小指が使えないので指使いを工夫する必要はあるけれど、スズキの第3巻の「ユーモレスク」やバッハの「ジーグ」なども何とか弾けた。
ビブラートも何となくつけられるようになり、だいぶサマになってきた。

左手の指はかなり自由に動いていると思うが、グー、パーは問題なくできても、チョキの形で指を立てようとすると、少しひきつる感じで痛む。


4月5日(水) 夫と「おててつないで」

左指の動きが正常になるにつれ、爪の伸び具合も戻り、久しぶりに右指と足並みが揃う。
爪切りを使うのも、本当に楽になった。

良い天気が続いているので、夫と一緒にウォーキング
雪解け水が流れるせせらぎの音を聞くために、倒木があちこちにころがる急な傾斜面を降りて行った。
夫がさりげなく手を差し伸べてくれる。手をつないで歩いたのは、いつ以来か・・・?

今日もヴァイオリンを弾く。昨日よりビブラートが自然にかけられるようになった。
ヘンデルのソナタ第4番を弾いてみたが、ギプスが楽器に当たってしまうので、E線はどう頑張ってもC♯までしか届かない。
それでも、すごい進歩!
怪我をしたばかりの頃は、あんなに細いヴァイオリンのネックをしっかりと握る力が戻ってくるのだろうかと、とても不安だったもの。

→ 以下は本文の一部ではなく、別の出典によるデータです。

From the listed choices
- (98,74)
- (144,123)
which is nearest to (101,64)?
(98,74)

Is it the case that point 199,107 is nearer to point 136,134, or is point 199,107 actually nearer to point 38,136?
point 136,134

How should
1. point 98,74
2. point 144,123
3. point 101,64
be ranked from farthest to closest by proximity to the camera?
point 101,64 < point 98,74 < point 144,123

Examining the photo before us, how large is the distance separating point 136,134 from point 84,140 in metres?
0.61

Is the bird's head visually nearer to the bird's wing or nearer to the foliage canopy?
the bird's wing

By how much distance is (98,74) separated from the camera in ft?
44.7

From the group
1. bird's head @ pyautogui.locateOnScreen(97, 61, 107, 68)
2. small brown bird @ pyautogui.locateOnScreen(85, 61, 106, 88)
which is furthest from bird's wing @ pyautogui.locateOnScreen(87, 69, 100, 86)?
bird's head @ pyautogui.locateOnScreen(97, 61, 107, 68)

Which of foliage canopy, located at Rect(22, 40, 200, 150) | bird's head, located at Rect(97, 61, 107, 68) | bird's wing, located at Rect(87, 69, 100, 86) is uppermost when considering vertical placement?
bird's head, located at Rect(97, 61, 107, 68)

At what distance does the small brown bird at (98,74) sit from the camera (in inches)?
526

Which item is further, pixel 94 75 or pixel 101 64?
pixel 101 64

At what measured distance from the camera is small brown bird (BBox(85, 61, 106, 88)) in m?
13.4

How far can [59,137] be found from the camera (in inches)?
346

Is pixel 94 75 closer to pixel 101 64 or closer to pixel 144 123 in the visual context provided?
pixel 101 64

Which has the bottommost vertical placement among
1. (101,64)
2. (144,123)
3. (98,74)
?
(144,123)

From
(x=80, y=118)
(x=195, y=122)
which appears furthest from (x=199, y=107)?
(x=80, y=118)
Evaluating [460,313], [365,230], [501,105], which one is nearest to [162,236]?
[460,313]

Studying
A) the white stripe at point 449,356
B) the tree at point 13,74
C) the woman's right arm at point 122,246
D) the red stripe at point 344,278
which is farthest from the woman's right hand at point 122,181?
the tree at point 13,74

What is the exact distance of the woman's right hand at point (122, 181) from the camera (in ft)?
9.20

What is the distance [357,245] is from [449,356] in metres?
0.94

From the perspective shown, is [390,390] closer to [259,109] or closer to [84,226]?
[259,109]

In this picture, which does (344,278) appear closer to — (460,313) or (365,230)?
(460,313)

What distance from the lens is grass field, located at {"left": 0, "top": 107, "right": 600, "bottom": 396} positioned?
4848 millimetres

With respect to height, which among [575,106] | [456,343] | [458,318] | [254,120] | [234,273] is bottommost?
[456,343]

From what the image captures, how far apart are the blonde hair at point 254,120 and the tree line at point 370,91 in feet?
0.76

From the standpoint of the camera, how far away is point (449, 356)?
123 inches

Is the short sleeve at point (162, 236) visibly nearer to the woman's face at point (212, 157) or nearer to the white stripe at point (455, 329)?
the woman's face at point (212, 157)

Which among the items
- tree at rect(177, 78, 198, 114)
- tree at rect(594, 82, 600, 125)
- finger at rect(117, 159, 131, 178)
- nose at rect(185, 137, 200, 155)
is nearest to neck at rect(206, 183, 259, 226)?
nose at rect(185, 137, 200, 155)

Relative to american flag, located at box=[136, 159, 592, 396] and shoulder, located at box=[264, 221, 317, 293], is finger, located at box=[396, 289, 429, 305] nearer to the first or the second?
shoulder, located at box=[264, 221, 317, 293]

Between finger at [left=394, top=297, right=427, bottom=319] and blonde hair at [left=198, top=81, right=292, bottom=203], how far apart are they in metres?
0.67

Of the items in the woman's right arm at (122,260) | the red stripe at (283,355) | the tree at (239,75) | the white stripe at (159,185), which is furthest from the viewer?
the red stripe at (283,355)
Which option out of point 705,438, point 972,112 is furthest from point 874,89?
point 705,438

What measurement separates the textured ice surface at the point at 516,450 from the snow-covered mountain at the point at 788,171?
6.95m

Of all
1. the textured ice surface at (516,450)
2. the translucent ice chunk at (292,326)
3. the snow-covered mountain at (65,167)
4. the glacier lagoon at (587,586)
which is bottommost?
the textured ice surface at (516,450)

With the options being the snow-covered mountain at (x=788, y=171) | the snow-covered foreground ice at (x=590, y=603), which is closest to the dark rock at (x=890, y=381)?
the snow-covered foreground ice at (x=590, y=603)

指板を押さえることに関しては、今は特に問題なさそうだ。
でもギプスを外すとどうなるのかは、まだわからない。
それに、ハイポジションを押さえるための手首の柔らかさが戻るまでには、一体どの位かかるのだろう。
重音もまだ怪しい。ギプスから出ている部分しか自由にならないので、本来より寝かせ気味の指で弾くしかないからだろう。

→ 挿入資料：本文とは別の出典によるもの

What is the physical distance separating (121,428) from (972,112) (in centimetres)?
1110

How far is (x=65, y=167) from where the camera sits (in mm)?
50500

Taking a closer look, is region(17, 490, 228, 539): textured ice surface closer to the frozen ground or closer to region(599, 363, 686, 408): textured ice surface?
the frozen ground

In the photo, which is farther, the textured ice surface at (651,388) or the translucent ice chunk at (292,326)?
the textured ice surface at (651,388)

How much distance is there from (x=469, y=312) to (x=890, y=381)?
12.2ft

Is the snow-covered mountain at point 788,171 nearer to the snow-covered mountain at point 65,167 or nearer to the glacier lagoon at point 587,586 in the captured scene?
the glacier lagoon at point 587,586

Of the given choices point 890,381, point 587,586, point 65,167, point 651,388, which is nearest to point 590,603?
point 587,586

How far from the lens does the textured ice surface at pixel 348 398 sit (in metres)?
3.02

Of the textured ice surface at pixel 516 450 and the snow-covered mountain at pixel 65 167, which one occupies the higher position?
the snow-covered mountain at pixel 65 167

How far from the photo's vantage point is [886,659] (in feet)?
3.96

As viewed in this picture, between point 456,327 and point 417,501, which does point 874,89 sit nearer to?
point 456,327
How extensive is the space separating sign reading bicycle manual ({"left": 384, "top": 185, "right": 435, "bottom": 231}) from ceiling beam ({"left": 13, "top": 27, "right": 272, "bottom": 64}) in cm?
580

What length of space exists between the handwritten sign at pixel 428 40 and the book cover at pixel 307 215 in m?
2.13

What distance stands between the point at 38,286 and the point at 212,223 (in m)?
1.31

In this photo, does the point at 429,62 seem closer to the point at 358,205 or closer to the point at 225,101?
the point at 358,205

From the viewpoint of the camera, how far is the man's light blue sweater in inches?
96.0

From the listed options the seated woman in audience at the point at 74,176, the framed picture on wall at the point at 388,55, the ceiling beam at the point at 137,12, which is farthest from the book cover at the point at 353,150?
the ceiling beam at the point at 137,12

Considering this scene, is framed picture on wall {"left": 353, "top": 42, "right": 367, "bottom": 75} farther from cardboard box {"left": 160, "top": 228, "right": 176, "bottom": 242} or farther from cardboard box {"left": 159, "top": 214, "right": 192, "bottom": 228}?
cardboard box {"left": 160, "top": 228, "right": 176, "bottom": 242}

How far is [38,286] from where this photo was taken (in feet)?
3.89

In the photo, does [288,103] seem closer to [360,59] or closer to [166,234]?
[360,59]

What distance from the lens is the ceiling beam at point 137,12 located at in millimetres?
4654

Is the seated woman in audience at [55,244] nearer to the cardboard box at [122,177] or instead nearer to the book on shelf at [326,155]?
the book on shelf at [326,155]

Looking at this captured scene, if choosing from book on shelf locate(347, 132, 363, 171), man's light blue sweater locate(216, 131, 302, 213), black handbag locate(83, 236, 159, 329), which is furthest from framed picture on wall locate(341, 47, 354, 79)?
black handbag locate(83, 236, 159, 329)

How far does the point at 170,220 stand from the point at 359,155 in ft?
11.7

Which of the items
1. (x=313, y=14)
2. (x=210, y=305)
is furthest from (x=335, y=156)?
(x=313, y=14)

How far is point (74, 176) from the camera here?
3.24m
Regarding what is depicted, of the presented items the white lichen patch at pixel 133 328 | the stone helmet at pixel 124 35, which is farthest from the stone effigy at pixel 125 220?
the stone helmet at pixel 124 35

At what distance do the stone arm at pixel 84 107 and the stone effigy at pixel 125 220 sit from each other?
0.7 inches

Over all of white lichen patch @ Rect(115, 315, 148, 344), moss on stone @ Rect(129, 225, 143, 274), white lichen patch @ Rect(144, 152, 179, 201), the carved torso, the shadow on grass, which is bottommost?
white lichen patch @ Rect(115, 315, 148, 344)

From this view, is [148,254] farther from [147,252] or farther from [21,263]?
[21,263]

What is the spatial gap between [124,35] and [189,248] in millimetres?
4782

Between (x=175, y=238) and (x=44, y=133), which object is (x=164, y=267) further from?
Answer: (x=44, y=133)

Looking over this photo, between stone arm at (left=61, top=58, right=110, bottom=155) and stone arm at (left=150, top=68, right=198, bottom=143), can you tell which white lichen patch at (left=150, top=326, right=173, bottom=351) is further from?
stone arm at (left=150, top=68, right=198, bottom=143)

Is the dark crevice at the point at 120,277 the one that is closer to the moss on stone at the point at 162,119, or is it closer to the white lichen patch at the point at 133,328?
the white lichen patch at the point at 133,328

ピアノは自分でもびっくりするほど、今日は楽に弾けた。ヴァイオリンとの相乗効果で、急にどこかにスイッチが入ってしまったみたい!
「月光ソナタ」の第3楽章など、オクターブは届かなくても結構早く弾けるようになる。

左手が、本当に生きている手らしくなってきて嬉しい。
幸い手の周りはギプスの巻き方が割とゆるめで、前回よりずっと風通しが良いせいもあるのだろう。
濡らしたコットンをつっこんで、せっせと垢取りもしている。